**TASK GOAL**
Scan the entries for the word "epoch", and copy every line where it appears.

**TASK MATERIAL**
=====
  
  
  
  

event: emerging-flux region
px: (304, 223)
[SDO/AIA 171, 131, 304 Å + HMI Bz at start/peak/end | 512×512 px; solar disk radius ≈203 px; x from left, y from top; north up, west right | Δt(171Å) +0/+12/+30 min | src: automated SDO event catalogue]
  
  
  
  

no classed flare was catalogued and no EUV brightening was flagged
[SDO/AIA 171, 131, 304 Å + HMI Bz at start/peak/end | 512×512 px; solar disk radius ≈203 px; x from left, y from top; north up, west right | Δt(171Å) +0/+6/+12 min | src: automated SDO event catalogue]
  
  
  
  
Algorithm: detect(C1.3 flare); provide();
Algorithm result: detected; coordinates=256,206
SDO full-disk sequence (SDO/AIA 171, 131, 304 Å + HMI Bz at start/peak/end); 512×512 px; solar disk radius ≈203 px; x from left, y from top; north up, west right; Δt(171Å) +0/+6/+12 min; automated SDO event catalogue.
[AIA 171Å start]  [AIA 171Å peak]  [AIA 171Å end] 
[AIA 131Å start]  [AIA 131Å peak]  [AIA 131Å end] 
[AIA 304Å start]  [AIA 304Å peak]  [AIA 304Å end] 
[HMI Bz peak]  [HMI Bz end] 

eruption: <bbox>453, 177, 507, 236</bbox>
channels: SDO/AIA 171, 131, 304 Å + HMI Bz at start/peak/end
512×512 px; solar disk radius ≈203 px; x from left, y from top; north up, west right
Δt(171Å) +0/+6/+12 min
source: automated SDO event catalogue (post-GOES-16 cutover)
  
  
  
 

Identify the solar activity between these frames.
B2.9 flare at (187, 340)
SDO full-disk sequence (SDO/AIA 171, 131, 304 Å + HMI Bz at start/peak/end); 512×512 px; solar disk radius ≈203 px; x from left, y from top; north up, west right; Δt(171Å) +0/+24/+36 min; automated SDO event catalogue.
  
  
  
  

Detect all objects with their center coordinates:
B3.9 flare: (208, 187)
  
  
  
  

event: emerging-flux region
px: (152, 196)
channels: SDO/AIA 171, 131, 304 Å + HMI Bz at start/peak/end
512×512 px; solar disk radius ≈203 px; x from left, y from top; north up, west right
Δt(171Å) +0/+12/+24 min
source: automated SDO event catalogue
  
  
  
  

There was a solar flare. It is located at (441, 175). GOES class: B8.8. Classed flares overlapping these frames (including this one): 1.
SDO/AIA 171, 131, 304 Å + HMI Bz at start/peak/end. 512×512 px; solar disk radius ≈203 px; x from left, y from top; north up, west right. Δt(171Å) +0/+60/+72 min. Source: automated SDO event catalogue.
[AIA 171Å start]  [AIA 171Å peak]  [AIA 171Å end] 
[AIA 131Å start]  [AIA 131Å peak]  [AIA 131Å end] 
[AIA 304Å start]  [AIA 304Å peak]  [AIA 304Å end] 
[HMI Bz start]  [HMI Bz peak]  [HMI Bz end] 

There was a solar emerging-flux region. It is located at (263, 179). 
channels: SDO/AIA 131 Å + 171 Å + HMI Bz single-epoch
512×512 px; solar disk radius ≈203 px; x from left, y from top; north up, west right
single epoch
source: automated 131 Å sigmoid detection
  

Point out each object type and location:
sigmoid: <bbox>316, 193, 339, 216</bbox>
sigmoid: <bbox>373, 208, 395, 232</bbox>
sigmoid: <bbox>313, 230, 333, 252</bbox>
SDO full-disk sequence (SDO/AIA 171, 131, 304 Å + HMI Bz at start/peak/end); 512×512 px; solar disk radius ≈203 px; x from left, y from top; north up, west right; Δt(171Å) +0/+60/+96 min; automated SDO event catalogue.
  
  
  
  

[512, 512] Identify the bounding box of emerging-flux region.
=====
**RESULT BELOW**
channels: SDO/AIA 131 Å + 171 Å + HMI Bz single-epoch
single epoch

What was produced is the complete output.